The bill allows women to still contest regular constituency seats, ensuring that reserved positions act as a floor—not a ceiling—for women’s political participation.
A Temporary Corrective Measure
One striking feature of the bill is its 16-year lifespan clause. The special seats will exist for four election cycles before being reviewed by parliament. Proponents argue this safeguard positions the bill as a transitional mechanism designed to break systemic barriers—such as cultural biases, entrenched political gatekeeping, and financial obstacles—that have long sidelined women.
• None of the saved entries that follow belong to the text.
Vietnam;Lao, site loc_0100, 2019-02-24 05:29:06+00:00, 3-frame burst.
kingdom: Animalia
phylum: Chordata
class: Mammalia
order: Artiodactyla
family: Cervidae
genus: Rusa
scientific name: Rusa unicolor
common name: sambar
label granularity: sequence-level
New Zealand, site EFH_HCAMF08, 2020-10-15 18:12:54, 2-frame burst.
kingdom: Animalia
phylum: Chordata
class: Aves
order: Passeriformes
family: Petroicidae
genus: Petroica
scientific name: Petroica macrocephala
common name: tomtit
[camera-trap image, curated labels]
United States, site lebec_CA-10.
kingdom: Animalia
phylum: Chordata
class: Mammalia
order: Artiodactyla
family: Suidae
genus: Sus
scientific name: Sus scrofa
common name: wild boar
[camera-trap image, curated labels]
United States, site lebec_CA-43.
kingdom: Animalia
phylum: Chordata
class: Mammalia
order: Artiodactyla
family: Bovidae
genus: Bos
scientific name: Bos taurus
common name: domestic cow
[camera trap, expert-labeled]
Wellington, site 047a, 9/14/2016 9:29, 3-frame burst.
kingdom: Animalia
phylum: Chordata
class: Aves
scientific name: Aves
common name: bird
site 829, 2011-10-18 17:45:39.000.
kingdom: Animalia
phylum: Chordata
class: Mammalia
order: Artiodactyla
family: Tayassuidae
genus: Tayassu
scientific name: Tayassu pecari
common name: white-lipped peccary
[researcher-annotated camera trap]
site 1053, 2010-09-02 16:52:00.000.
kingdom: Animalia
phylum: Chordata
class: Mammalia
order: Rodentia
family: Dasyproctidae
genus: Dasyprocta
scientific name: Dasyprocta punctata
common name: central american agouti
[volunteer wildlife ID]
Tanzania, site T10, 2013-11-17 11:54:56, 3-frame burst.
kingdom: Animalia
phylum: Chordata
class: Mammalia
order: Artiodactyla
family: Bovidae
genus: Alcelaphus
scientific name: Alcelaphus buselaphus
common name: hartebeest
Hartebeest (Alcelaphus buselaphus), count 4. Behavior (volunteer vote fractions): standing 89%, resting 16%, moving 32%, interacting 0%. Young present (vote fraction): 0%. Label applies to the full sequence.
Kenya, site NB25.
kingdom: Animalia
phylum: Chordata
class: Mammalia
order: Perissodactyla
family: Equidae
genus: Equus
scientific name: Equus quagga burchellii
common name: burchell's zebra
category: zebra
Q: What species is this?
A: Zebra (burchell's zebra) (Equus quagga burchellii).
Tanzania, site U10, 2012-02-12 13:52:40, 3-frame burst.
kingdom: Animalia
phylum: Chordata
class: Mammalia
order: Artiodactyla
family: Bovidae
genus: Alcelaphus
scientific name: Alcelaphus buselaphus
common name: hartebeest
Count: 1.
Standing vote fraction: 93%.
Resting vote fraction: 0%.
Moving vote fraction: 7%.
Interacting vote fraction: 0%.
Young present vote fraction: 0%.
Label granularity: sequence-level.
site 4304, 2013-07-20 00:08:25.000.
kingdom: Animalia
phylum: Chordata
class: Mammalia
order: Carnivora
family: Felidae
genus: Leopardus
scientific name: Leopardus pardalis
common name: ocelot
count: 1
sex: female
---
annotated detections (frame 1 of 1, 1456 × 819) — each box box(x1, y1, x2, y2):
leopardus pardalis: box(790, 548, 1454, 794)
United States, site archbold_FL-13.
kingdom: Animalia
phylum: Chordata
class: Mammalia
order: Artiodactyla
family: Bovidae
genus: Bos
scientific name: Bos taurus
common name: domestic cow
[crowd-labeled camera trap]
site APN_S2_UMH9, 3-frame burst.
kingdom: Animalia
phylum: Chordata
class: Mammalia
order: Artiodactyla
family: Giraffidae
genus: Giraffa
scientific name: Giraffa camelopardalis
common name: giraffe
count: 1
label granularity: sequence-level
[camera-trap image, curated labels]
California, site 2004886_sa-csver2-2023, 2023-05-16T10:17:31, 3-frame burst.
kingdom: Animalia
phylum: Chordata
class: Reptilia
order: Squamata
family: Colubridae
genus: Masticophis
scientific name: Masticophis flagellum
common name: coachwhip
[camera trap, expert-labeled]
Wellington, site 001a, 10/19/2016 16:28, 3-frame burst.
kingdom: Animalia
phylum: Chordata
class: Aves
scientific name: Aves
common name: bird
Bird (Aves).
By the time of review, the expectation is that structural obstacles would have eased, allowing women to compete more equitably without the need for special intervention.
Why It Matters
The gender gap in Nigeria’s legislature is staggering. Historical data shows women’s representation has rarely exceeded seven per cent in the National Assembly. In fact, the 10th Assembly (2023–2027) currently has just 18 women across both chambers—barely 3.8 per cent of lawmakers.
At the state level, the situation is no better. After the 2023 elections, only 48 women were elected across 21 of 36 state assemblies. In 13 states—including Kano, Borno, Jigawa, and Katsina—not a single woman holds a legislative seat.
These figures fall well below international benchmarks. The Beijing Platform for Action (1995) set a 30 per cent target for women’s representation, while the UN recommends a minimum of 35 per cent affirmative action. Rwanda, by contrast, leads the world with women holding 61 per cent of parliamentary seats, while Senegal and South Africa have surpassed 40 per cent.
If enacted, Nigeria’s Gender Bill would raise female representation at the federal level to around 20 per cent—a historic leap, even if still below international standards.
Innovation Through “Special Constituencies”
Perhaps the most groundbreaking feature of the bill is the creation of special constituencies exclusively for women. This ensures legitimacy, since candidates would still emerge through competitive elections, but in a space shielded from entrenched biases that often disadvantage women in mainstream contests.
Unlike executive appointments, which can be tokenistic, these legislative seats embed women’s inclusion directly into Nigeria’s democratic architecture.
A History of Missed Opportunities
This is not Nigeria’s first attempt at gender reform. In 2022, the National Assembly rejected five gender-related bills, including proposals for reserved seats and affirmative action in appointments. The decision triggered nationwide protests, with women’s groups barricading parliament in anger. Though lawmakers promised reconsideration, the bills never returned to the floor.
The new Gender Bill, however, appears more promising. With Deputy Speaker Kalu spearheading it as part of the ongoing constitutional review process, it enjoys stronger political momentum. The Speaker of the House, Abbas Tajudeen, and Senate President Godswill Akpabio have both spoken in support of gender-inclusive reforms.
Advocates React
Women’s rights groups and civic advocates have welcomed the proposal but remain cautious. Ololade Ajayi of Document Our History (DOHS Cares) praised it as “a welcome development” but warned that Nigeria’s entrenched political culture could frustrate implementation.
“This is not just about fairness,” noted Osasu Ogwuche of TOS Foundation. “This is about sovereignty. We’re not giving women something extra; we’re restoring balance to our democracy.”
The Road Ahead
If passed, the bill would represent the most transformative constitutional reform for women since Nigeria’s return to democracy in 1999. It would also signal that the country is ready to confront one of its deepest contradictions: that half its population remains nearly invisible in the rooms where national laws are made.
But if rejected, it risks reinforcing Nigeria’s reputation as a democracy unwilling to dismantle structural exclusion. Either outcome will shape the future of gender equity in Africa’s largest democracy for decades to come.